> EXERCISE GOAL
Write out the listing below as a numbered list, dropping the blank lines and leaving the pictures out.

> RECORD LIST

============================================================

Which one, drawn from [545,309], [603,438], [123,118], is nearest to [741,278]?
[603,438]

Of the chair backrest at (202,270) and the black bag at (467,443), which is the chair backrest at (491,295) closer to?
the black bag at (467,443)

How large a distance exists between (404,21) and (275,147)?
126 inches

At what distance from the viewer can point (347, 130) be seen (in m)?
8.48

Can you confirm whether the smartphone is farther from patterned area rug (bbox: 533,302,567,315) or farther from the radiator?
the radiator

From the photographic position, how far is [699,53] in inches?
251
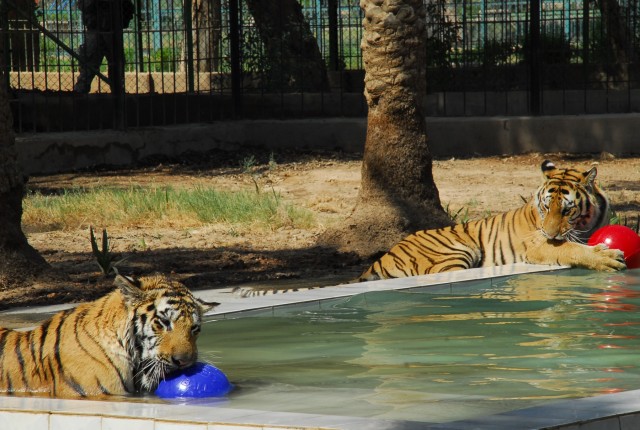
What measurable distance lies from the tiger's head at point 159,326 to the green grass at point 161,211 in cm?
634

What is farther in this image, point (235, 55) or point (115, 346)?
point (235, 55)

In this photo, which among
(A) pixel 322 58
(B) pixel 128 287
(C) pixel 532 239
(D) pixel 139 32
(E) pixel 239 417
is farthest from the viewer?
Answer: (A) pixel 322 58

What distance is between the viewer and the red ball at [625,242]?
8328mm

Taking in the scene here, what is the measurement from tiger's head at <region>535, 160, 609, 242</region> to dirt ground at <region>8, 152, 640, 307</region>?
1.62 meters

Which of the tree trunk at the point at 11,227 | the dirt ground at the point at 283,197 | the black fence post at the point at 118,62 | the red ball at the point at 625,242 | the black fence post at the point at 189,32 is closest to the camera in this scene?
the red ball at the point at 625,242

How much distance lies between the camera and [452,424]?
394 cm

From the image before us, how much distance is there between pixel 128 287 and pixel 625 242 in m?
4.43

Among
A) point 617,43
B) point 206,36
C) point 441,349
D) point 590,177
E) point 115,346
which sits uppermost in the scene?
point 206,36

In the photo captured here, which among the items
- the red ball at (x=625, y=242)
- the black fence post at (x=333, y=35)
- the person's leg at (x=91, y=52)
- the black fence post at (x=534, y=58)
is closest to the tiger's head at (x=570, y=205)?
the red ball at (x=625, y=242)

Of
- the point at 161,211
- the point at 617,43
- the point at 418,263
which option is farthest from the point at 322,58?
the point at 418,263

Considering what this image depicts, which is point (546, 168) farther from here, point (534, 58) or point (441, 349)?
point (534, 58)

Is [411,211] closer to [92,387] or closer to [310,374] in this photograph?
[310,374]

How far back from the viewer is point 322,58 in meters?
18.5

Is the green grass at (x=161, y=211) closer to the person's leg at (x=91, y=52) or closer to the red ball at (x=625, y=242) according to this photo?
the red ball at (x=625, y=242)
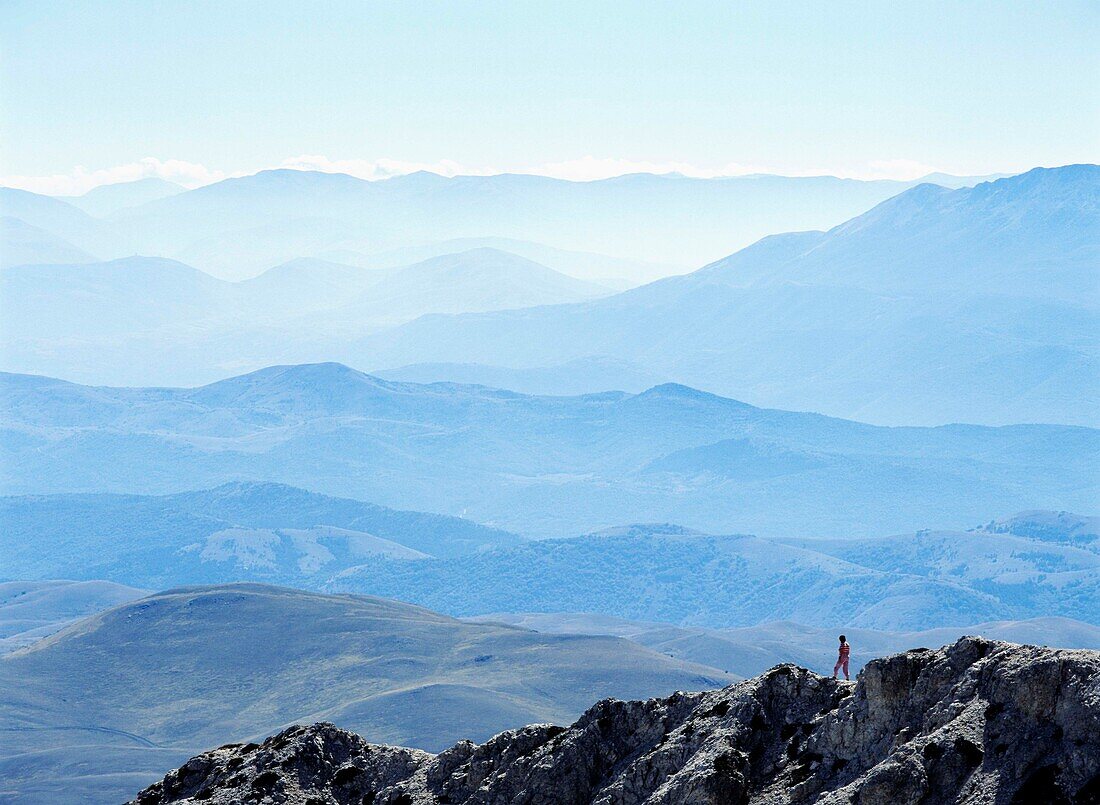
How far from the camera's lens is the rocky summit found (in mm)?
26531

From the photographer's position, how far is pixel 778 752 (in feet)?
102

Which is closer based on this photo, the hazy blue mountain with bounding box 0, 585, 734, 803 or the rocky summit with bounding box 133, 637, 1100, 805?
A: the rocky summit with bounding box 133, 637, 1100, 805

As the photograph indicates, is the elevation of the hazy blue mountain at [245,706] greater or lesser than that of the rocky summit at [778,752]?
lesser

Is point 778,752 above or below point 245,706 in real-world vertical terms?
above

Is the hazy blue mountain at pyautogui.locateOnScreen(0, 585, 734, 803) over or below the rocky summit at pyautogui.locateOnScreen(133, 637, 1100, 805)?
below

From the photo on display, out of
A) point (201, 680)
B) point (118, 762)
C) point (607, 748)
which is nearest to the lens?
point (607, 748)

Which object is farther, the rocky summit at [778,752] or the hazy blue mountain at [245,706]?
the hazy blue mountain at [245,706]

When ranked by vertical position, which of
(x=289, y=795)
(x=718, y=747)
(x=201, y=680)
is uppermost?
(x=718, y=747)

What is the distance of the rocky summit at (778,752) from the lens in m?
Answer: 26.5

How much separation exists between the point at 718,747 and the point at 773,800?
175 centimetres

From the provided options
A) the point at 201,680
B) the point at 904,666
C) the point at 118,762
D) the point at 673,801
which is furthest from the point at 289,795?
the point at 201,680

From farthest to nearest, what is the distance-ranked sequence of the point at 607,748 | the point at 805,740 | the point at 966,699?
the point at 607,748
the point at 805,740
the point at 966,699

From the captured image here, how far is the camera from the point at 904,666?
97.6 feet

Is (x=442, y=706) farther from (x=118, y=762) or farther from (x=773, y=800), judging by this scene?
(x=773, y=800)
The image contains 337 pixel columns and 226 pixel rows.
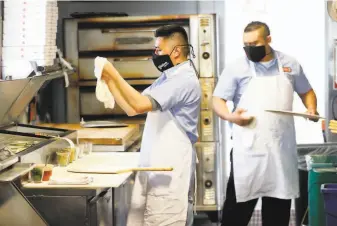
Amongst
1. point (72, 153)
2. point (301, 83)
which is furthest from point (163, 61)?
point (301, 83)

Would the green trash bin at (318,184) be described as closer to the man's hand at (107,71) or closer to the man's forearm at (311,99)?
the man's forearm at (311,99)

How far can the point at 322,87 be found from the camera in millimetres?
4777

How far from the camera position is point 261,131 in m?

============================================================

> IN RESPONSE
1. Which one, drawn from [545,309], [603,438], [123,118], is nearest to [741,278]?
2. [603,438]
3. Of the chair backrest at (202,270) and the black bag at (467,443), which is the chair backrest at (491,295) closer to?
4. the black bag at (467,443)
5. How large a distance exists between (404,21) and (275,147)?
6. 126 inches
7. At what distance from the viewer can point (347, 130) be seen (in m)?
8. 8.48
9. Can you confirm whether the smartphone is farther from patterned area rug (bbox: 533,302,567,315) or farther from the radiator?
10. the radiator
11. From the photographic position, how far is [699,53] in inches?
12. 251
13. What measurable distance lies from the tiger's head at point 159,326 to the green grass at point 161,211 in cm?
14. 634
15. What is farther in this image, point (235, 55) or point (115, 346)?
16. point (235, 55)
17. In this photo, which among
18. (A) pixel 322 58
19. (B) pixel 128 287
20. (C) pixel 532 239
21. (D) pixel 139 32
22. (E) pixel 239 417
23. is farthest from the viewer?
24. Answer: (A) pixel 322 58
25. What distance is between the viewer and the red ball at [625,242]?
26. 8328mm
27. Taking in the scene here, what is the measurement from tiger's head at <region>535, 160, 609, 242</region> to dirt ground at <region>8, 152, 640, 307</region>?
28. 1.62 meters
29. Which of the tree trunk at the point at 11,227 | the dirt ground at the point at 283,197 | the black fence post at the point at 118,62 | the red ball at the point at 625,242 | the black fence post at the point at 189,32 is closest to the camera in this scene?
30. the red ball at the point at 625,242
31. How much distance lies between the camera and [452,424]?
32. 394 cm
33. From the image before us, how much distance is there between pixel 128 287 and pixel 625 242 in m?
34. 4.43
35. Among
36. A) point 617,43
37. B) point 206,36
38. C) point 441,349
39. D) point 590,177
40. E) point 115,346
41. which sits uppermost in the scene?
42. point 206,36
43. In the photo captured here, which among the items
44. - the red ball at (x=625, y=242)
45. - the black fence post at (x=333, y=35)
46. - the person's leg at (x=91, y=52)
47. - the black fence post at (x=534, y=58)
48. is closest to the tiger's head at (x=570, y=205)?
49. the red ball at (x=625, y=242)
50. Of
51. - the point at 161,211
52. - the point at 617,43
53. - the point at 418,263
54. which option is farthest from the point at 322,58?
55. the point at 418,263
56. Considering what this image depicts, which is point (546, 168) farther from here, point (534, 58) or point (441, 349)?
57. point (534, 58)
58. Is [411,211] closer to [92,387] or closer to [310,374] in this photograph?
59. [310,374]
60. How far back from the viewer is point 322,58 in meters?
61. 18.5
62. Is the green grass at (x=161, y=211) closer to the person's leg at (x=91, y=52) or closer to the red ball at (x=625, y=242) according to this photo?
63. the red ball at (x=625, y=242)
64. How far from the camera's lens is the rocky summit found (in mm)?
65. 26531
66. From the photographer's position, how far is pixel 778 752 (in feet)?
67. 102
68. Which is closer based on this photo, the hazy blue mountain with bounding box 0, 585, 734, 803 or the rocky summit with bounding box 133, 637, 1100, 805?
69. A: the rocky summit with bounding box 133, 637, 1100, 805
70. As the photograph indicates, is the elevation of the hazy blue mountain at [245,706] greater or lesser than that of the rocky summit at [778,752]?
71. lesser
72. Is point 778,752 above or below point 245,706 in real-world vertical terms?
73. above
74. Is the hazy blue mountain at pyautogui.locateOnScreen(0, 585, 734, 803) over or below the rocky summit at pyautogui.locateOnScreen(133, 637, 1100, 805)?
75. below
76. From the photo on display, out of
77. A) point (201, 680)
78. B) point (118, 762)
79. C) point (607, 748)
80. which is nearest to the lens?
81. point (607, 748)
82. Which object is farther, the rocky summit at [778,752] or the hazy blue mountain at [245,706]?
83. the hazy blue mountain at [245,706]
84. When ranked by vertical position, which of
85. (x=289, y=795)
86. (x=718, y=747)
87. (x=201, y=680)
88. is uppermost?
89. (x=718, y=747)
90. What is the distance of the rocky summit at (778,752) from the lens in m?
91. Answer: 26.5
92. How much separation exists between the point at 718,747 and the point at 773,800?
93. 175 centimetres
94. From the provided options
95. A) the point at 201,680
96. B) the point at 904,666
97. C) the point at 118,762
98. D) the point at 673,801
99. which is furthest from the point at 289,795?
100. the point at 201,680
101. From farthest to nearest, what is the distance-ranked sequence of the point at 607,748 | the point at 805,740 | the point at 966,699?
102. the point at 607,748
103. the point at 805,740
104. the point at 966,699
105. From the captured image here, how far is the camera from the point at 904,666?
106. 97.6 feet
107. Is (x=442, y=706) farther from (x=118, y=762) or farther from (x=773, y=800), judging by this scene?
108. (x=773, y=800)
109. The image contains 337 pixel columns and 226 pixel rows.
110. Amongst
111. 1. point (72, 153)
112. 2. point (301, 83)
113. which is furthest from point (163, 61)?
114. point (301, 83)
115. Would the green trash bin at (318,184) be described as closer to the man's hand at (107,71) or closer to the man's forearm at (311,99)?
116. the man's forearm at (311,99)
117. How far can the point at 322,87 be found from the camera in millimetres?
118. 4777
119. How far from the camera position is point 261,131 in m?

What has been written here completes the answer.